◆ **Try it**: What are the lines from the top of the entries below through the line containing "Author URI: https://flothemes.com"? Return them exactly, both ends included, without the pictures.

Plain-text document sources
◆ ◆ ◆ ◆ ◆

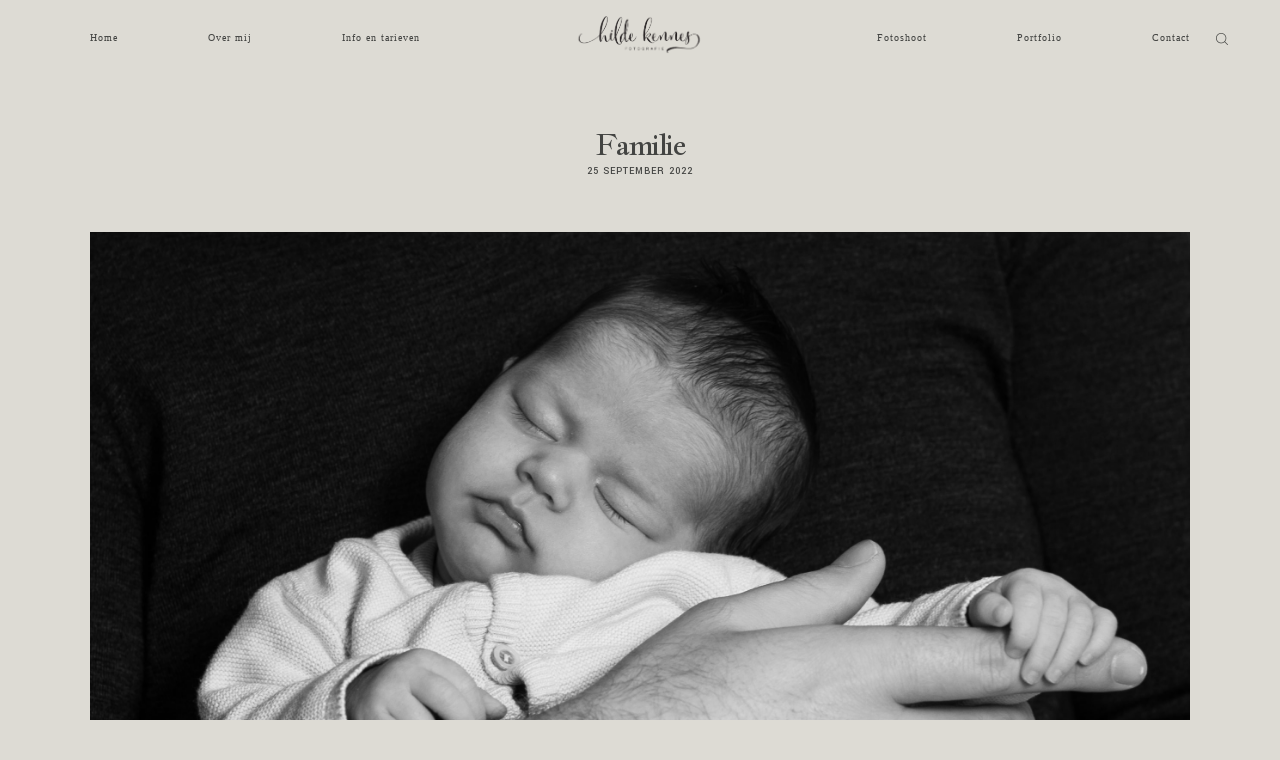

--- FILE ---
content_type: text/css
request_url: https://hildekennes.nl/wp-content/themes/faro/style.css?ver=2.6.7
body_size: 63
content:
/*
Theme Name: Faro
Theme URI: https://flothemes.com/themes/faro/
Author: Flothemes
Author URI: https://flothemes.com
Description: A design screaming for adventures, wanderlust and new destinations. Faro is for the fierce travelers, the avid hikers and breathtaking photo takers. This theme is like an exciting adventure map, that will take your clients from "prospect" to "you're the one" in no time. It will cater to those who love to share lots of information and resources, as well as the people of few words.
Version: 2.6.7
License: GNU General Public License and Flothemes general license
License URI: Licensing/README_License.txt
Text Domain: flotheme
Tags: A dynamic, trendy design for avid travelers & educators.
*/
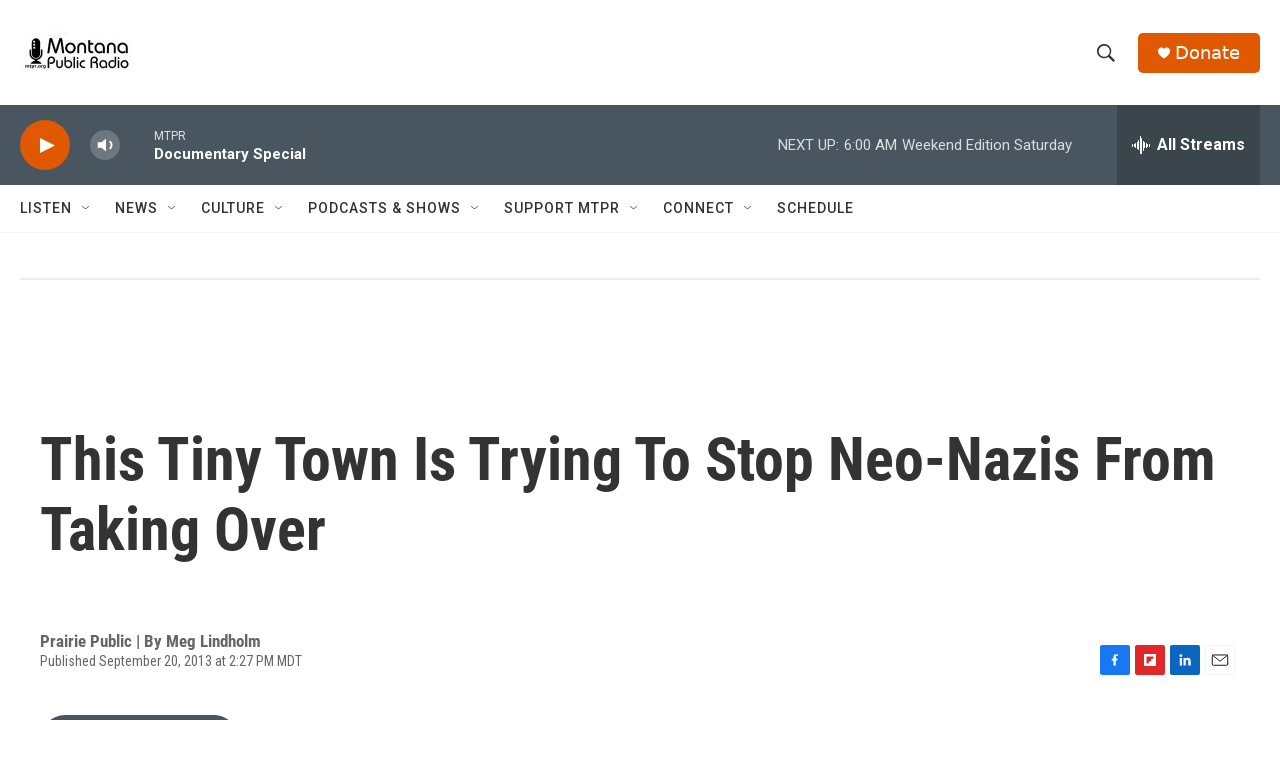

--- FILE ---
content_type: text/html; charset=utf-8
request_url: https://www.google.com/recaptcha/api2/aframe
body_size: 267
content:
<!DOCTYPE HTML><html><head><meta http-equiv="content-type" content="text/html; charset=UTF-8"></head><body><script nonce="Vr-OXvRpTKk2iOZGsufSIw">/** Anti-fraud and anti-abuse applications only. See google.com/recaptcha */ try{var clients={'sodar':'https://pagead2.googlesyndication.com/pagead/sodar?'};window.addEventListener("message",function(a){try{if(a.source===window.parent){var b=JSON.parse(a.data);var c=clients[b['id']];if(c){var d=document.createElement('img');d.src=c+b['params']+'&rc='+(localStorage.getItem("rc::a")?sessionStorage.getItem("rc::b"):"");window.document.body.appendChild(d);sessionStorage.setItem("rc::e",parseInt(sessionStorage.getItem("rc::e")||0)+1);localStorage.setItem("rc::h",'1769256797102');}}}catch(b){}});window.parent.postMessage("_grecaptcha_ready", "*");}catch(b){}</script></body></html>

◆ ◆ ◆ ◆ ◆

◆ **Your solution**:
--- FILE ---
content_type: text/css
request_url: https://hildekennes.nl/wp-content/themes/faro/style.css?ver=2.6.7
body_size: 63
content:
/*
Theme Name: Faro
Theme URI: https://flothemes.com/themes/faro/
Author: Flothemes
Author URI: https://flothemes.com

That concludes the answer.